- **ASSIGNMENT**: Which lines of the records below contain the word "with"? Show each one.
(Beginning of SUPPLIED INFORMATION)
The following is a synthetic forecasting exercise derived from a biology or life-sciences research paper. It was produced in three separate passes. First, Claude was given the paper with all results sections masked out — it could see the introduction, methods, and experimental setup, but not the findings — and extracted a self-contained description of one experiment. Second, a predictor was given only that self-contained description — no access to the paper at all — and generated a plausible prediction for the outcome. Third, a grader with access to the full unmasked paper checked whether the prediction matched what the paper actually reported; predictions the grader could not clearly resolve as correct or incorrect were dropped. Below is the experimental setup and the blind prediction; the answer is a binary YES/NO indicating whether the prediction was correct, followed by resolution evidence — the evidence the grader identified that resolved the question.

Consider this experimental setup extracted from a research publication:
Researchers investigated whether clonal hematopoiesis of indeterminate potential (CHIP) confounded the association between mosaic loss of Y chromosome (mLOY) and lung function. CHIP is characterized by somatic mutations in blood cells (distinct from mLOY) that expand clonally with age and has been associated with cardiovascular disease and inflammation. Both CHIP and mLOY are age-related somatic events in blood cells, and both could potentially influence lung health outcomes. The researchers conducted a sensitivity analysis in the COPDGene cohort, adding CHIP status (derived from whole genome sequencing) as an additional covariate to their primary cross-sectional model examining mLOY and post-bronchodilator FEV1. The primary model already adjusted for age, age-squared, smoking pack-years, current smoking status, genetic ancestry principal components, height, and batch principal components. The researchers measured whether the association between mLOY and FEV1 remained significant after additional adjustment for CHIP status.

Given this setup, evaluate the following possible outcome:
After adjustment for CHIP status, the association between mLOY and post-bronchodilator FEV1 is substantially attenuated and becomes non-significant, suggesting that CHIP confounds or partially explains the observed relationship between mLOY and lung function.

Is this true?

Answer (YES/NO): NO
(End of SUPPLIED INFORMATION)
- **RESPONSE TO THE TASK**:
The following is a synthetic forecasting exercise derived from a biology or life-sciences research paper. It was produced in three separate passes. First, Claude was given the paper with all results sections masked out — it could see the introduction, methods, and experimental setup, but not the findings — and extracted a self-contained description of one experiment. Second, a predictor was given only that self-contained description — no access to the paper at all — and generated a plausible prediction for the outcome. Third, a grader with access to the full unmasked paper checked whether the prediction matched what the paper actually reported; predictions the grader could not clearly resolve as correct or incorrect were dropped. Below is the experimental setup and the blind prediction; the answer is a binary YES/NO indicating whether the prediction was correct, followed by resolution evidence — the evidence the grader identified that resolved the question.
Researchers investigated whether clonal hematopoiesis of indeterminate potential (CHIP) confounded the association between mosaic loss of Y chromosome (mLOY) and lung function. CHIP is characterized by somatic mutations in blood cells (distinct from mLOY) that expand clonally with age and has been associated with cardiovascular disease and inflammation. Both CHIP and mLOY are age-related somatic events in blood cells, and both could potentially influence lung health outcomes. The researchers conducted a sensitivity analysis in the COPDGene cohort, adding CHIP status (derived from whole genome sequencing) as an additional covariate to their primary cross-sectional model examining mLOY and post-bronchodilator FEV1. The primary model already adjusted for age, age-squared, smoking pack-years, current smoking status, genetic ancestry principal components, height, and batch principal components. The researchers measured whether the association between mLOY and FEV1 remained significant after additional adjustment for CHIP status.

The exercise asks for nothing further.